## [QUESTIONS]
1. Reproduce everything in the High Point Friends School text from "According to the" down to "of $3.1 million.".
2. Please extend the High Point Friends School text past its final sentence.

Quaker grade school in North Carolina, US

High Point Friends School (HPFS), is a Quaker institution in High Point, North Carolina, United States, founded by members of High Point Monthly Meeting in 1963. It is an independent preschool, primary school, and lower secondary school, serving approximately 109 students, aged 12 months to 8th grade. The school offers standard learning experiences. The school's mission is "to foster academic excellence, spiritual values and social responsibility within the context of Quaker Christian principles".

==Facilities==
The school is located on the grounds of High Point Friends Meeting at 800 Quaker Lane in central High Point. Its main building is the Honbarrier Educational Center, a brick, Georgian Revival-style building that includes a media center/library and classrooms for lower and middle school classes. The campus includes a gymnasium with two rock climbing walls named after the teacher Adam Worley, a theater stage, gardens tended by middle school students and a small soccer field.

According to the Greensboro News & Record, "The center is part of a four-phase project the school launched in 2007. So far, the project includes five classrooms, a gym, office space and performing arts space. Still left to be completed are four additional classrooms, a cafeteria/fellowship hall and a new library."

==Fund raising and community support==
A significant contribution came in 2001 from Archie and Louise Honbarrier, who cited "a lifelong commitment to the Quaker faith and the desire to help children" that inspired their $1.25 million gift. Their donation was dedicated to "a school building on its property [to] expand its offerings to include first through fifth grades", with a projected cost of $3.1 million.

(Stored items from a collection)
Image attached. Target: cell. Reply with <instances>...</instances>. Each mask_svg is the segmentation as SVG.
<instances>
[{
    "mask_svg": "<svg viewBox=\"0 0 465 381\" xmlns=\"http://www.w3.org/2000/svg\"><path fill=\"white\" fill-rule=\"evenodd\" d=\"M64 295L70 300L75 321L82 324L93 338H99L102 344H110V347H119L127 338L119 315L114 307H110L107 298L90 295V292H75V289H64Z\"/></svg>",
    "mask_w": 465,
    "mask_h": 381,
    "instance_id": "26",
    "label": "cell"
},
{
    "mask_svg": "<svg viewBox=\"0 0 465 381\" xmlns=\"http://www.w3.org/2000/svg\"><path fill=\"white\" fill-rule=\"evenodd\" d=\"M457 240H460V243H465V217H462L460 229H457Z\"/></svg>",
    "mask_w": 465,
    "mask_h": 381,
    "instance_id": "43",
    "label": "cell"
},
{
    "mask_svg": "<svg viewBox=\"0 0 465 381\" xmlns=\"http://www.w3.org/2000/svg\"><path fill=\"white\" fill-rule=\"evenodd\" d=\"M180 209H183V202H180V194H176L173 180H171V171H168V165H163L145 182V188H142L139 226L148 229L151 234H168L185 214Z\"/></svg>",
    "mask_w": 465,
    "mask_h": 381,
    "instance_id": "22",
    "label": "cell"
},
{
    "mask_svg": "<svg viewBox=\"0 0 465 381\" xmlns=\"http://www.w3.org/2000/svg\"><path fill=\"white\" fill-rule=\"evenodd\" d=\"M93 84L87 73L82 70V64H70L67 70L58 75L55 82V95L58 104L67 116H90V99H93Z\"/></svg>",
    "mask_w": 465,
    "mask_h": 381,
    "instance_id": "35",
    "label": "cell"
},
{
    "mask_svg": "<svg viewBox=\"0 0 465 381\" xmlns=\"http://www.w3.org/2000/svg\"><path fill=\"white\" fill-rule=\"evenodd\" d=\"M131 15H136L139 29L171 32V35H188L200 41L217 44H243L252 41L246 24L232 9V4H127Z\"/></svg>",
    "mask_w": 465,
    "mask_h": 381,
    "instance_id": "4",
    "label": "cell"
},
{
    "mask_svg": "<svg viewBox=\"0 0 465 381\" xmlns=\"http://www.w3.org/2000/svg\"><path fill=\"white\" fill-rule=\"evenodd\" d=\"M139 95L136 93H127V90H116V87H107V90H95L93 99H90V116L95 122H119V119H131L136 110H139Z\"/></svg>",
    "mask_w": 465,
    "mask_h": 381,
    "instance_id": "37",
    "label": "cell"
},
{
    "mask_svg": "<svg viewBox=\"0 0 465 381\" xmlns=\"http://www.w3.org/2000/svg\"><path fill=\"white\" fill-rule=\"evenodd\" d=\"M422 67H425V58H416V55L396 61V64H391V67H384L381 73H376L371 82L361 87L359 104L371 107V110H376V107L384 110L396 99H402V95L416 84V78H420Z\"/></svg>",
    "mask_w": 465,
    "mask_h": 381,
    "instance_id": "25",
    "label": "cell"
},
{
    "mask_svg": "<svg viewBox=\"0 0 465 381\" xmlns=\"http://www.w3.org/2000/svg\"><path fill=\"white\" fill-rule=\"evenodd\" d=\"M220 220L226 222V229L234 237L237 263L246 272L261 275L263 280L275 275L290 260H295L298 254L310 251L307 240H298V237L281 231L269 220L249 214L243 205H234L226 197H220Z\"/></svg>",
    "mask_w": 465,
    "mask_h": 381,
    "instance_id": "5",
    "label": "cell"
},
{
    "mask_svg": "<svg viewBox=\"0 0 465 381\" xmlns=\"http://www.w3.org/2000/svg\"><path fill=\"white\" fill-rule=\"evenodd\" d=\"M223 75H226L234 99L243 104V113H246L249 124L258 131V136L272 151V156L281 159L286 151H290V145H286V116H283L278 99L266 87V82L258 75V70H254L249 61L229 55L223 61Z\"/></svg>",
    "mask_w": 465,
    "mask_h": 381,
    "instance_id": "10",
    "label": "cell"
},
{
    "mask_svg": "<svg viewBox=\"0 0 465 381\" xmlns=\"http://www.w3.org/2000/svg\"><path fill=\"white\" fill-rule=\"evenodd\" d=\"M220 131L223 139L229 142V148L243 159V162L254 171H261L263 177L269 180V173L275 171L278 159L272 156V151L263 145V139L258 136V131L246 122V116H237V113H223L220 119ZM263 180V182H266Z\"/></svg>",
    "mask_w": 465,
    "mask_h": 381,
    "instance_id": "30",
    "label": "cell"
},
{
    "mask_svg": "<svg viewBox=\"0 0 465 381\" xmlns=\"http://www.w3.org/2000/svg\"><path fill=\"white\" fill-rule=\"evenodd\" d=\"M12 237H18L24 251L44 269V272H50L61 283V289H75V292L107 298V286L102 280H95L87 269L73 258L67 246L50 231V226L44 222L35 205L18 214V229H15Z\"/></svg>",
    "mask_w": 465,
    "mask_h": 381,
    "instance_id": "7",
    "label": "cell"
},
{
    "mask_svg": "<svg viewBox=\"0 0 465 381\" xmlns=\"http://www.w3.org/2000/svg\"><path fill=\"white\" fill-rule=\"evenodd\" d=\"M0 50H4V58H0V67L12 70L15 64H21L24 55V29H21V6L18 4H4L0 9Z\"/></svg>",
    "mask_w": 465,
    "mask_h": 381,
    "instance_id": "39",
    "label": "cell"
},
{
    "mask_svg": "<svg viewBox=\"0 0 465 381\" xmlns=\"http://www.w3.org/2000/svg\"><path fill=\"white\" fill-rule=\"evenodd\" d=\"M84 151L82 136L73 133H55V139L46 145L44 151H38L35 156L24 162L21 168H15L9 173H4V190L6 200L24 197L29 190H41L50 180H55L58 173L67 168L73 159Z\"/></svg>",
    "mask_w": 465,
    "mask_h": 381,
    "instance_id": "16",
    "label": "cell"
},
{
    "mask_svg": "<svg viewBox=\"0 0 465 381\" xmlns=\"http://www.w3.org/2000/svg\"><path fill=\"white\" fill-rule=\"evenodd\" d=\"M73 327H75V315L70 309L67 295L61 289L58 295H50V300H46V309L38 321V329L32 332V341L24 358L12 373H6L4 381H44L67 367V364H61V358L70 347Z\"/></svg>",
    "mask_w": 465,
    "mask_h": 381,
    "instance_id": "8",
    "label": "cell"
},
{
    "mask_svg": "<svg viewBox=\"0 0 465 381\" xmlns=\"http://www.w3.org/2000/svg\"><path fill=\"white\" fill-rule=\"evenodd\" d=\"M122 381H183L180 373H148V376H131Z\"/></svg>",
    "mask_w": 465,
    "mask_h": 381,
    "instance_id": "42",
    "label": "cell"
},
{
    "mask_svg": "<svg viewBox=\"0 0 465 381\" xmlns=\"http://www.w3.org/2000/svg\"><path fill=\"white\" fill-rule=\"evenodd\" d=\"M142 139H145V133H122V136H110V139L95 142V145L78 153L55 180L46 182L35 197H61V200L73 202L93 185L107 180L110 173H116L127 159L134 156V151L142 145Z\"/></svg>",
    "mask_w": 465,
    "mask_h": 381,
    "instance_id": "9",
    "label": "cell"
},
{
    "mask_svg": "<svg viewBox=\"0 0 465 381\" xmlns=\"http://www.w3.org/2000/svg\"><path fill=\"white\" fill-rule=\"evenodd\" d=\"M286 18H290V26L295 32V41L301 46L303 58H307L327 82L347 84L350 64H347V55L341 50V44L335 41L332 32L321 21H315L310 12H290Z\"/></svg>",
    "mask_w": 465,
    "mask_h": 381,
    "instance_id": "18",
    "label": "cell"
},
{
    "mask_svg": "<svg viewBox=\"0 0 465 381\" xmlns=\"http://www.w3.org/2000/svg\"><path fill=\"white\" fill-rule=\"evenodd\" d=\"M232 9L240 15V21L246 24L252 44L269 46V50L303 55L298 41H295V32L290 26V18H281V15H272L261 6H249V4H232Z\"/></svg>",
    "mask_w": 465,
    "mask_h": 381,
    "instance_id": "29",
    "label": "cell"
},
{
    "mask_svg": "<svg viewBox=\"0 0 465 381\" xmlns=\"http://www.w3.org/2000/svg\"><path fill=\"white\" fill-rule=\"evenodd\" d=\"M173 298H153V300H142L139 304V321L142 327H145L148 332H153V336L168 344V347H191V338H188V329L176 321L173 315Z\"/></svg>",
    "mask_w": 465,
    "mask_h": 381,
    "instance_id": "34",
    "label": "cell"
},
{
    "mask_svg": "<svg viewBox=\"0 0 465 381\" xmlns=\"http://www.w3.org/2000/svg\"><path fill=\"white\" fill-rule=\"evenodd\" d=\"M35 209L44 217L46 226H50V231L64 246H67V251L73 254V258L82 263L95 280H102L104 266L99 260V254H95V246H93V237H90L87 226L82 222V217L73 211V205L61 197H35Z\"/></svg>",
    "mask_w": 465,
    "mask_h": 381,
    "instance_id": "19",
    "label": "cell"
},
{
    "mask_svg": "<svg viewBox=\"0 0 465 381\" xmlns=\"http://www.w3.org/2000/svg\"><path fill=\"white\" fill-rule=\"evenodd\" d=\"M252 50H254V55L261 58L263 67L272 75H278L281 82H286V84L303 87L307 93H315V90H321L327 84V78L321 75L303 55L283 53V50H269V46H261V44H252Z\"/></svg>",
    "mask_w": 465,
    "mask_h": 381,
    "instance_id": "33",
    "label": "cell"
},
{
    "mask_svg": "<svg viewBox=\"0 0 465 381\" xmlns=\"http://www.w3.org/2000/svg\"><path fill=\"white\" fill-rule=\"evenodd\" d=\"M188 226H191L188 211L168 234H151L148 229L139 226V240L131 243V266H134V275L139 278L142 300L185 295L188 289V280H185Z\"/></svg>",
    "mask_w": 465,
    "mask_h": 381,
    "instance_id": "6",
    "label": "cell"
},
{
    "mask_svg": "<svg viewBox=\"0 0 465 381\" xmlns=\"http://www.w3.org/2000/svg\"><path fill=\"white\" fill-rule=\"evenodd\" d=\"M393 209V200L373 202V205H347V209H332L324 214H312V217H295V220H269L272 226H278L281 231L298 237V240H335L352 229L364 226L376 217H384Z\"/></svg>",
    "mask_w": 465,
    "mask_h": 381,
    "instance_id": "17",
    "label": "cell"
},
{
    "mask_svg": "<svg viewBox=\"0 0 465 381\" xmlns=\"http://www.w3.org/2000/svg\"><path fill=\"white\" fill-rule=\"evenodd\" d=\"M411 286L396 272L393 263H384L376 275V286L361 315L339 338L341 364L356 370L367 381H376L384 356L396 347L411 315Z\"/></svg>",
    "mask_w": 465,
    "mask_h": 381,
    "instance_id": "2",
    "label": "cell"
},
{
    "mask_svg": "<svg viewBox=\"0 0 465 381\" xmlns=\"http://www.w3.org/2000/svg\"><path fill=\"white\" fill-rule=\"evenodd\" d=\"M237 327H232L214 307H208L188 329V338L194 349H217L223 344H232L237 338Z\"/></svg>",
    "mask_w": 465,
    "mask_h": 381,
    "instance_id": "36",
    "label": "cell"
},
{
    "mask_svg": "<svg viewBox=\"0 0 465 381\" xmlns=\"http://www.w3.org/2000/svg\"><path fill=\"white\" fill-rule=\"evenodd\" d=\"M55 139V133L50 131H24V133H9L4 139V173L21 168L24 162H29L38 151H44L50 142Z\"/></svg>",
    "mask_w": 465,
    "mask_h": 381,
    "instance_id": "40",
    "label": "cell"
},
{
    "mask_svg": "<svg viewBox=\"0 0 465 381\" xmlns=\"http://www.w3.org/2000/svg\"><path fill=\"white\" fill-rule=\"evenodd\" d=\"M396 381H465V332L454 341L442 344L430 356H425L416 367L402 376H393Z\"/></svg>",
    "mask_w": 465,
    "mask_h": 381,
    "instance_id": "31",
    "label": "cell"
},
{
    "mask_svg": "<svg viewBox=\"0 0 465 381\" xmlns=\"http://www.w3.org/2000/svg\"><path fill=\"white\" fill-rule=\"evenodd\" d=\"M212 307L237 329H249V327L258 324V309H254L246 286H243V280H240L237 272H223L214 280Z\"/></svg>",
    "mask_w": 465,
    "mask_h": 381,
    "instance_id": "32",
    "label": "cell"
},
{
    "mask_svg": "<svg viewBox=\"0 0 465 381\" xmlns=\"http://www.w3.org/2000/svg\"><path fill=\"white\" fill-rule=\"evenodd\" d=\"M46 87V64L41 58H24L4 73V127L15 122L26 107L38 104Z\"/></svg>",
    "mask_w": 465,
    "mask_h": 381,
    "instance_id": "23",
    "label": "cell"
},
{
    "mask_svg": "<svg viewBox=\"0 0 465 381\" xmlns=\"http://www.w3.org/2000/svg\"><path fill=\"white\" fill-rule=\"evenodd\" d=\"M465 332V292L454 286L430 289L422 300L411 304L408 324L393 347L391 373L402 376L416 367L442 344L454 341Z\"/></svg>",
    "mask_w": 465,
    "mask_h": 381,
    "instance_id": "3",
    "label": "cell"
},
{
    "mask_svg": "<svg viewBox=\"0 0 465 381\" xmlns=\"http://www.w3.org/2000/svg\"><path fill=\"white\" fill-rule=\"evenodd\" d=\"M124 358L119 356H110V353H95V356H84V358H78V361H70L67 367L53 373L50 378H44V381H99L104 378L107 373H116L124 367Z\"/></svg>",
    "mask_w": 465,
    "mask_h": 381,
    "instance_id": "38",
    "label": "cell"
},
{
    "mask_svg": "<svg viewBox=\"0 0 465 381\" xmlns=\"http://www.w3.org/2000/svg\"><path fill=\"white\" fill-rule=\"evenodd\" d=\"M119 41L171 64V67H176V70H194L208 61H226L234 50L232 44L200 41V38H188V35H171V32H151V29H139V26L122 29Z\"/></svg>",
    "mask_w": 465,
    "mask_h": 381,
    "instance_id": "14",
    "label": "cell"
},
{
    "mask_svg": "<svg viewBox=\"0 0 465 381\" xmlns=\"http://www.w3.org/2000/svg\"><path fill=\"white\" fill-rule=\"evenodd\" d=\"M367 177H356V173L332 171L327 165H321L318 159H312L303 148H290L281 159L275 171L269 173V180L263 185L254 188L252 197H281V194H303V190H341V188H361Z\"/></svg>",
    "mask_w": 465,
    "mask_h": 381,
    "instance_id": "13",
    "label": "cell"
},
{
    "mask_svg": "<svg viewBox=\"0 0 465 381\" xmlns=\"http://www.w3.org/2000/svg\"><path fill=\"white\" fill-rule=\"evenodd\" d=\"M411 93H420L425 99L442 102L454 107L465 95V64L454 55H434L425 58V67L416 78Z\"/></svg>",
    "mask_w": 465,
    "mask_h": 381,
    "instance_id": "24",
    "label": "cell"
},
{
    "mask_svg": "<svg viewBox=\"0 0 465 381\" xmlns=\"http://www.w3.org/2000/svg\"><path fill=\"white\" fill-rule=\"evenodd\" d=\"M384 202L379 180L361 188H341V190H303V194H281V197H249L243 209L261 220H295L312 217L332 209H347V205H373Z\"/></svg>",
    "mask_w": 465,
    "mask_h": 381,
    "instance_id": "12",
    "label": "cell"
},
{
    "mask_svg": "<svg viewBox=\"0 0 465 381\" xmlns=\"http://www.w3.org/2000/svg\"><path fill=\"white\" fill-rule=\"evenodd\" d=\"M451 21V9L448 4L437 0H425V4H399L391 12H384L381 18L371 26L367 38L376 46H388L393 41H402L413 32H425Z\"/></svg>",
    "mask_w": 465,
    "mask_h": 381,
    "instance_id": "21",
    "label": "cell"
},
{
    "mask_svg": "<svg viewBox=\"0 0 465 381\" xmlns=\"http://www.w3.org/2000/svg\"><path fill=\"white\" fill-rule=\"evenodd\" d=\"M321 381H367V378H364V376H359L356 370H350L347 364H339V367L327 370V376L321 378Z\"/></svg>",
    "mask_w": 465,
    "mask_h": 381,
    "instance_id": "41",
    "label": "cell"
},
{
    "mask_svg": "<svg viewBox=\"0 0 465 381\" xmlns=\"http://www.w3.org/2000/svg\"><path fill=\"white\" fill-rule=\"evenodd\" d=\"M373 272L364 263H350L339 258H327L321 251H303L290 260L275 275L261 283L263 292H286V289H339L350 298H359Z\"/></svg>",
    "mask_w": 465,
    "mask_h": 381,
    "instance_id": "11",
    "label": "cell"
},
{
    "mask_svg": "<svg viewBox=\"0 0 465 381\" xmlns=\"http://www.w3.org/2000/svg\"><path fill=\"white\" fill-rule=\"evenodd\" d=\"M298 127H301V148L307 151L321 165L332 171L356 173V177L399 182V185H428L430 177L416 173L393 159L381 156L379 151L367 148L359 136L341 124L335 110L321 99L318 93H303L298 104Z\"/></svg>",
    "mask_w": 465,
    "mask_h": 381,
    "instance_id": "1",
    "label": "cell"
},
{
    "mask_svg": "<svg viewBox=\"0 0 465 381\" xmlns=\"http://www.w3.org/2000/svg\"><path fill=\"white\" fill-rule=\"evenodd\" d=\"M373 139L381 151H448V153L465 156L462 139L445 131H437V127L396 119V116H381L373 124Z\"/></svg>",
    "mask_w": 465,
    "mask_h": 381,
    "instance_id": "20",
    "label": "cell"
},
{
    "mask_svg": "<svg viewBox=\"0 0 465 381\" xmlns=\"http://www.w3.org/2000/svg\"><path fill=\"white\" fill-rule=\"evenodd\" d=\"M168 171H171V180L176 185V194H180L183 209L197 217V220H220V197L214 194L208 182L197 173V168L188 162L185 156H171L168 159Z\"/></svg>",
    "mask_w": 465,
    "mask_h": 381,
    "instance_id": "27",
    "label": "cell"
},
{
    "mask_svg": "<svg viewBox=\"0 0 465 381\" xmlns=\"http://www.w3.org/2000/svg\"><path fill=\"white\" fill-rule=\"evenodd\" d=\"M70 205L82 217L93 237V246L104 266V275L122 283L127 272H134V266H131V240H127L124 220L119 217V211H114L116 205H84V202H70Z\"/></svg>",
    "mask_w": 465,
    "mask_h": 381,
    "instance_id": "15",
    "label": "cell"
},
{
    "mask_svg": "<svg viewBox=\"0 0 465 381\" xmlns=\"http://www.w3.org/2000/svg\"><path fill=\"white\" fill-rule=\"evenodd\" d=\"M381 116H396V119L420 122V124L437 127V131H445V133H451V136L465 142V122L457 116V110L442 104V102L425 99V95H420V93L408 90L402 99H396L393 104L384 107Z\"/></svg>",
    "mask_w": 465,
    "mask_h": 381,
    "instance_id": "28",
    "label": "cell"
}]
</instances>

## [ANSWERS BY TASK]
1.
According to the Greensboro News & Record, "The center is part of a four-phase project the school launched in 2007. So far, the project includes five classrooms, a gym, office space and performing arts space. Still left to be completed are four additional classrooms, a cafeteria/fellowship hall and a new library."

==Fund raising and community support==
A significant contribution came in 2001 from Archie and Louise Honbarrier, who cited "a lifelong commitment to the Quaker faith and the desire to help children" that inspired their $1.25 million gift. Their donation was dedicated to "a school building on its property [to] expand its offerings to include first through fifth grades", with a projected cost of $3.1 million.

2.
In 2007, school supporters also compiled and sold almost 400 copies of a Cooking With Friends cookbook, at $12.50 per book, "to help fund construction of a new addition to the school — a middle school complete with a gymnasium". The school expansion included "a new middle school facility, library, gymnasium, dining hall and community center".

In 2023–24, High Point Friends School received $124,646 in vouchers from the state of North Carolina. According to the Triad City Beat, "About 40 percent of the school’s 66 students are non-white and nearly a third of all students received vouchers this year... High Point Friends and many other private schools may be gaining more students of color through the voucher program." U.S. News reported in 2025 that High Point Friends School had 19.5% minority enrollment, and 80.5% white students.

The school hosts a yearly golf tournament to support its financial aid fund. In 2016, the tournament raised almost $20,000, with all proceeds going to the school’s fund to assist families in need. In addition, the school participates in events that involve students in causes that raise funds, such as the "Kids, Cans and Ca$h Challenge", which the school won for the sixth consecutive year in 2016.

==History==
HPFS was established as a preschool and half-day kindergarten in 1963. In 1998, the school expanded to include grades 1 and 2. Groundbreaking took place in 2002 for the new Honbarrier Educational Center, to house all functions of the lower school, up to the middle school level. The school celebrated its 40-year anniversary in 2003.

Grade six was added in 2006. In 2007, the school raised funds to expand and include a middle school, through grade 8. In February 2009, High Point dedicated its new 3 million dollar gymnasium, 15,180-square-foot center, as the "Kingey Center", named for former Pastor David Kingrey and his wife, Carol. The Center "houses a full-sized basketball court, a rock-climbing wall, seating capacity of 300, a stage, five offices, one classroom and locker rooms".

In 2010 the school opened Louise Honbarrier Field on Council Street behind the school, benefiting from a collaboration with the city parks and recreation department. It is an elementary size regulation field.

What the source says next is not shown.